Supplied entries –
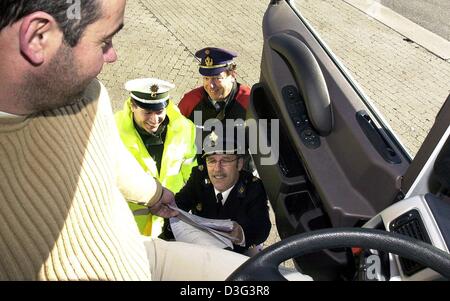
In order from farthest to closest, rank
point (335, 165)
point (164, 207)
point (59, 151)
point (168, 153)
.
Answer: point (168, 153), point (335, 165), point (164, 207), point (59, 151)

Written problem –
Rewrite the records above, replacing "closest" with "nearest" and leaving everything else unchanged. Leave out the pictures.

Answer to the exercise –
In order from farthest to nearest, rank
point (335, 165)
point (164, 207)
point (59, 151)
point (168, 153)
.
Answer: point (168, 153), point (335, 165), point (164, 207), point (59, 151)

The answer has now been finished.